Couric: And using rhetoric like the "Great Depression," is that the kind of language Americans need to hear right now?

McCain: Well, listen, I've heard language from respected people: "oh, we're staring at the abyss." I've heard all kinds of things from people. I don't think we need to scare people. But I certainly think we need to tell them the truth. And tell them what's at stake here.


All of this from the same guy that, just ten days ago, told us “The fundamentals of our economy are strong.

Listen, no self-respecting pol should sugarcoat what is going on with the economy, but there is a difference between honesty and fearmongering. It is not just proper, but essential for people in positions of power, people whose words all by themselves can provoke market action, to be very measured and careful when talking about developing financial events. John McCain’s statements to Couric—just like Palin’s earlier—were not the least bit measured, they were borderline hysterical. McCain, Palin, and, with his speech late Wednesday, President Bush, have all chosen to risk provoking additional, severe market panic in order to further their political objectives.

And there is now no doubt that McCain’s moves Wednesday were politically motivated. A McCain aid accidentally e-mailed the campaign’s internal talking points on suspension to their entire press list.

Add this to last week’s off-the-cuff call for the firing of SEC head Chris Cox, and today’s campaign “suspension” and the call for a delay of Friday’s presidential debate, and you can see why John McCain might not be presidential timber.

And it’s not just those of us on the left who’ve noticed. This is none other Republican graybeard George Will, writing this week in the Washington Post:

Under the pressure of the financial crisis, one presidential candidate is behaving like a flustered rookie playing in a league too high. It is not Barack Obama.

Channeling his inner Queen of Hearts, John McCain furiously, and apparently without even looking around at facts, said Chris Cox, chairman of the Securities and Exchange Commission, should be decapitated. . . .

In any case, McCain's smear -- that Cox "betrayed the public's trust" -- is a harbinger of a McCain presidency. For McCain, politics is always operatic, pitting people who agree with him against those who are "corrupt" or "betray the public's trust," two categories that seem to be exhaustive -- there are no other people.

. . . .

Conservatives who insist that electing McCain is crucial usually start, and increasingly end, by saying he would make excellent judicial selections.
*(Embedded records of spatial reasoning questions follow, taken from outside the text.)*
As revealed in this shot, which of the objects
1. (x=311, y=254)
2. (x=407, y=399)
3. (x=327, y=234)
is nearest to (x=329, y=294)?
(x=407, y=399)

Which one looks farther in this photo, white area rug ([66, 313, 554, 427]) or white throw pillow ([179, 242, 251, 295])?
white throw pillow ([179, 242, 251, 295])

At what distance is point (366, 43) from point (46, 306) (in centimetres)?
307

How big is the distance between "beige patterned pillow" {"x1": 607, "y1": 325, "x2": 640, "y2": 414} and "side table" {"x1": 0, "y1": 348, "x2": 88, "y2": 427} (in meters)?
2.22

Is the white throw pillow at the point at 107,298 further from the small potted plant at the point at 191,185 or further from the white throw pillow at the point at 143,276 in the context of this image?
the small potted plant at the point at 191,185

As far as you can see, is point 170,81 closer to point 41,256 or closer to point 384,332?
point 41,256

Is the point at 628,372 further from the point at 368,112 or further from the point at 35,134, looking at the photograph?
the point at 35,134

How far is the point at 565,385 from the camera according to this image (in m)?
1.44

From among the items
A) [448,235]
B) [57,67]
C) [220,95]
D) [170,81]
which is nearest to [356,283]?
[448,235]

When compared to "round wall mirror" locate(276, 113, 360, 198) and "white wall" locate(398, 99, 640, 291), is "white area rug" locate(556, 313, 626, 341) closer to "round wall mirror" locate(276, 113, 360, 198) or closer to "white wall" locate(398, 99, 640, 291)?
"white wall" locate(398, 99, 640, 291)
But the more one sees of his impulsive, intensely personal reactions to people and events, the less confidence one has that he would select judges by calm reflection and clear principles, having neither patience nor aptitude for either.

It is arguable that, because of his inexperience, Obama is not ready for the presidency. It is arguable that McCain, because of his boiling moralism and bottomless reservoir of certitudes, is not suited to the presidency. Unreadiness can be corrected, although perhaps at great cost, by experience. Can a dismaying temperament be fixed?


Now, with the Arizona senator’s latest irresponsible proclamations on the financial crisis (one he helped create with his 26 years of anti-regulation votes), it seems McCain isn’t just “not suited to the presidency,” he’s not even suited to campaign for it.